• The input:
'''

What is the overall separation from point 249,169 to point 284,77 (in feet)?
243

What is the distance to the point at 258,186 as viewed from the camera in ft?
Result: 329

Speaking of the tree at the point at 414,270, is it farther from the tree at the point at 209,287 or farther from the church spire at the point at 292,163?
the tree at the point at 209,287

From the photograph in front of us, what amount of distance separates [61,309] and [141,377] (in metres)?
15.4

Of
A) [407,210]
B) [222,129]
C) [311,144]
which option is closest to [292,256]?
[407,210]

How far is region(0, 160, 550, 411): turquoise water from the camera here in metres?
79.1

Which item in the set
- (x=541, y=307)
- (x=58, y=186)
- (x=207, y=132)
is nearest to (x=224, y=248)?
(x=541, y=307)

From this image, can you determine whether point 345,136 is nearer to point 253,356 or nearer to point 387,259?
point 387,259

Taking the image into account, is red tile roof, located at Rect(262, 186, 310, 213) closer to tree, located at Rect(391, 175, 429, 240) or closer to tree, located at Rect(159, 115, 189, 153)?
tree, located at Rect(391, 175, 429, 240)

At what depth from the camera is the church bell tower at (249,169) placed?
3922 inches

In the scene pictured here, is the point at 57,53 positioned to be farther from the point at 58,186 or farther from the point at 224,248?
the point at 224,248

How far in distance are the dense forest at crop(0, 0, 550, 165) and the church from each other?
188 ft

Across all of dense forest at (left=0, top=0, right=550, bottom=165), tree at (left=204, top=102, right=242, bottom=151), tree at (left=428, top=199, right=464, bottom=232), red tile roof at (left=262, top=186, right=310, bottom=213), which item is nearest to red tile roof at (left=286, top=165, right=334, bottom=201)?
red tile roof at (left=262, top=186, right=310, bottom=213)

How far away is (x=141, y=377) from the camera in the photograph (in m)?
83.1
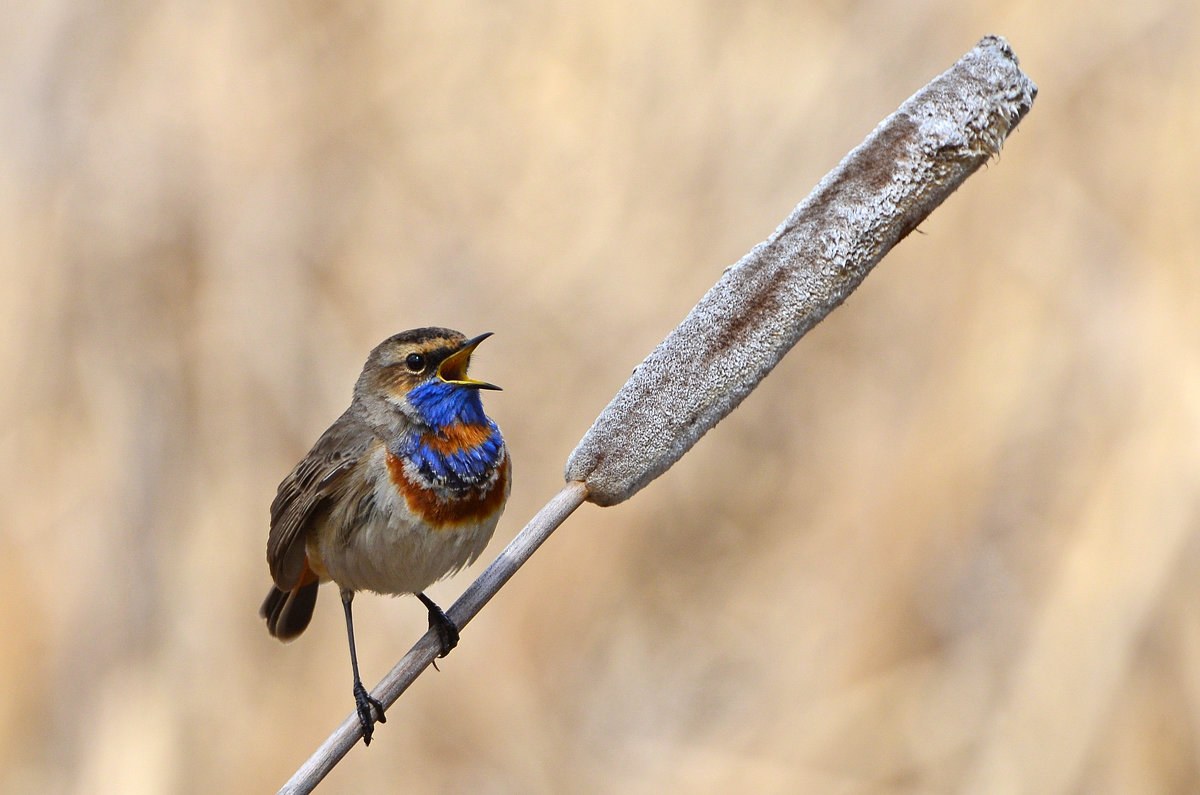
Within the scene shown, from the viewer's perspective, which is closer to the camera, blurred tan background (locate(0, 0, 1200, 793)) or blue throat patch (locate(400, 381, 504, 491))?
blue throat patch (locate(400, 381, 504, 491))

'''

• Your goal: Rewrite every row above with each occurrence of "camera" replaced by "lens" and all other text unchanged. Omit the pictures from your output.

• The completed task:
What is the overall separation from point 249,169 to point 284,77 (in feet)?
243

What is the distance to the point at 258,186 as viewed from the lens in ft?
Result: 329

Speaking of the tree at the point at 414,270, is it farther from the tree at the point at 209,287 or farther from the church spire at the point at 292,163?
the tree at the point at 209,287

From the photograph in front of us, what amount of distance separates [61,309] and [141,377] (in metres)?
15.4

Of
A) [407,210]
B) [222,129]
C) [311,144]
which option is closest to [292,256]?
[407,210]

How far is region(0, 160, 550, 411): turquoise water from the lens here in metres?
79.1

Which item in the set
- (x=541, y=307)
- (x=58, y=186)
- (x=207, y=132)
is nearest to (x=224, y=248)?
(x=541, y=307)

From this image, can you determine whether point 345,136 is nearer to point 253,356 or nearer to point 387,259?
point 387,259

Taking the image into account, is red tile roof, located at Rect(262, 186, 310, 213) closer to tree, located at Rect(391, 175, 429, 240) or closer to tree, located at Rect(159, 115, 189, 153)?
tree, located at Rect(391, 175, 429, 240)

At what depth from the lens is the church bell tower at (249,169) placed?
3922 inches

In the scene pictured here, is the point at 57,53 positioned to be farther from the point at 58,186 or farther from the point at 224,248?
the point at 224,248

How far in distance are the dense forest at crop(0, 0, 550, 165) and the church from each other?
188 ft

Across all of dense forest at (left=0, top=0, right=550, bottom=165), tree at (left=204, top=102, right=242, bottom=151), tree at (left=428, top=199, right=464, bottom=232), red tile roof at (left=262, top=186, right=310, bottom=213), which item is nearest to red tile roof at (left=286, top=165, right=334, bottom=201)?
red tile roof at (left=262, top=186, right=310, bottom=213)

How far away is (x=141, y=377) from the lens in the photograph (in m)?
83.1
Within the scene shown, from the viewer's perspective, which is closer to the lens, blurred tan background (locate(0, 0, 1200, 793)) or blue throat patch (locate(400, 381, 504, 491))?
blue throat patch (locate(400, 381, 504, 491))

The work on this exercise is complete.